If there were one thing that could connect almost every family living in the United States, it would be the immigrant figure.
Perhaps one who came over from the east, greeted by the Statue of Liberty and landing on Ellis Island, or one who crossed the southern border without looking back, only looking forward to opportunities in a new home. These universal experiences are where “Minari,” released virtually on Feb. 12 by indie film company A24, finds its heart.
“Minari” is a semi-autobiographical tale, written and directed by Lee Isaac Chung, that follows a Korean family of four moving from California to Arkansas in search of a new life. Steven Yuen brilliantly portrays the father, Jacob Yi, who plans on starting a farm so that he and his wife, Monica Yi (played by Han Ye-ri) can abandon their makeshift careers as chicken sexers.
Much of the emotional crux of the film relies on the tension between Jacob and Monica. Early on in the film, the family is huddled around the TV as a massive thunderstorm barrels down on their mobile home. We see the two parents disagreeing over the severity of the tornado as their conversation escalates into a full-on argument after the storm has passed. Their children, a young and rambunctious boy named David and a calm, more mature Anne, create paper airplanes that stay “Don’t Fight” and throw them into the room where their parents are arguing.
It’s important to note that “Minari'' is largely in Korean. However, this doesn’t make it any less of an American film. “Minari'' made headlines when the Golden Globes announced that it would only be eligible in the Best Foriegn Language Film category. Besides being produced and distributed in the U.S. by companies based in the country, its subject matter and thematic messaging wholly centers around the immigrant experience in the United States.

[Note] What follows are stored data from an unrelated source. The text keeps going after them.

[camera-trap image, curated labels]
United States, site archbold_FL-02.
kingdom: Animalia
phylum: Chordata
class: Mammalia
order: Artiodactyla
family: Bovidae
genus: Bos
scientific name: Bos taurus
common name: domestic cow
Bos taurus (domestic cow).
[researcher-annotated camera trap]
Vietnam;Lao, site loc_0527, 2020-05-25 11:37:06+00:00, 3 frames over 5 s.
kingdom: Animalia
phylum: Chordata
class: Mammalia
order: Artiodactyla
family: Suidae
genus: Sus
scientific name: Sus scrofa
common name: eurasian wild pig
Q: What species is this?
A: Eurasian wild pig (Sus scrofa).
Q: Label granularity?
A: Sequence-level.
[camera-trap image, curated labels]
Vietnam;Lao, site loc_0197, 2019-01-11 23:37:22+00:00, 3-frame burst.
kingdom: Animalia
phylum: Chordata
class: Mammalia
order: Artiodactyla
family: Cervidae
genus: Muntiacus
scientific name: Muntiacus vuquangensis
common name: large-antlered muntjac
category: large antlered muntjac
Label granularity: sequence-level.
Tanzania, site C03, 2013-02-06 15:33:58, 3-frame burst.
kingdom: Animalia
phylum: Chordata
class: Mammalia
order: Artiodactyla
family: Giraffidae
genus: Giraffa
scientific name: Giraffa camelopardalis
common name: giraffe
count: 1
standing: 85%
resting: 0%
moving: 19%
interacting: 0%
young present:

Later on, we are introduced to Paul (played by Will Patton), a hyper-religious Korean War veteran who sells Jacob a tractor and then comes to work on his farm. Even as Jacob makes progress, Monica is still hesitant about their future in Arkansas. Her work, combined with a lack of friends, leaves her missing her life in California. To remedy this, Jacob invites her mother, Soon-ja (perfectly played by Youn Yuh-jung) to join them in Arkansas.
Soon-ja arrives from Korea with an assortment of local Korean foods and gifts in hand. David remains reluctant toward her presence, despite Soon-ja gifting him a set of playing cards, frequently saying that “she isn’t a real grandma.” The development of David and Soon-ja’s relationship is certainly the most entertaining aspect of “Minari” and might make you reach for the tissue box by the end of the film.
Still, the arrival of the grandmother doesn’t fully remove Monica’s Arkansas-induced melancholy, so Jacob suggests that the family attend a local church. Chung uses the church and religion to analyze how people react to cultural differences, lending the film much more depth and nuance.
At the church, with a congregation consisting of solely white people, we are exposed to one of the only moments where we catch a glimpse of the world outside of the farm. Here, a young boy asks David why his face is so flat, while another young girl asks Anne to stop when she says something in Korean and proceeds to unintentionally mock her by saying a series of stereotypical syllables associated with Asian languages.
Shortly after though, David asks his mother to have a sleepover with that same boy and, immediately following, Anne stops the girl when she accidentally stumbles upon a word in Korean. Both the other boy and girl say or do something extremely offensive, but Chung resolves that tension by demonstrating that since they’re both children, they don’t know any better. He doesn't forgive the two children’s actions, instead showing David and Anne’s willingness to set aside their cultural differences.
“Minari” is a reminder that, no matter what sort of barriers may stand between us, there are certain experiences that are universal to each and every one of us. With a quiet and reserved beauty, amplified through Lachlan Milne’s elegant cinematography and Emile Mosseri’s warm and hopeful score, the film packs an emotional resonance that few films this year — and indeed, in general — can offer.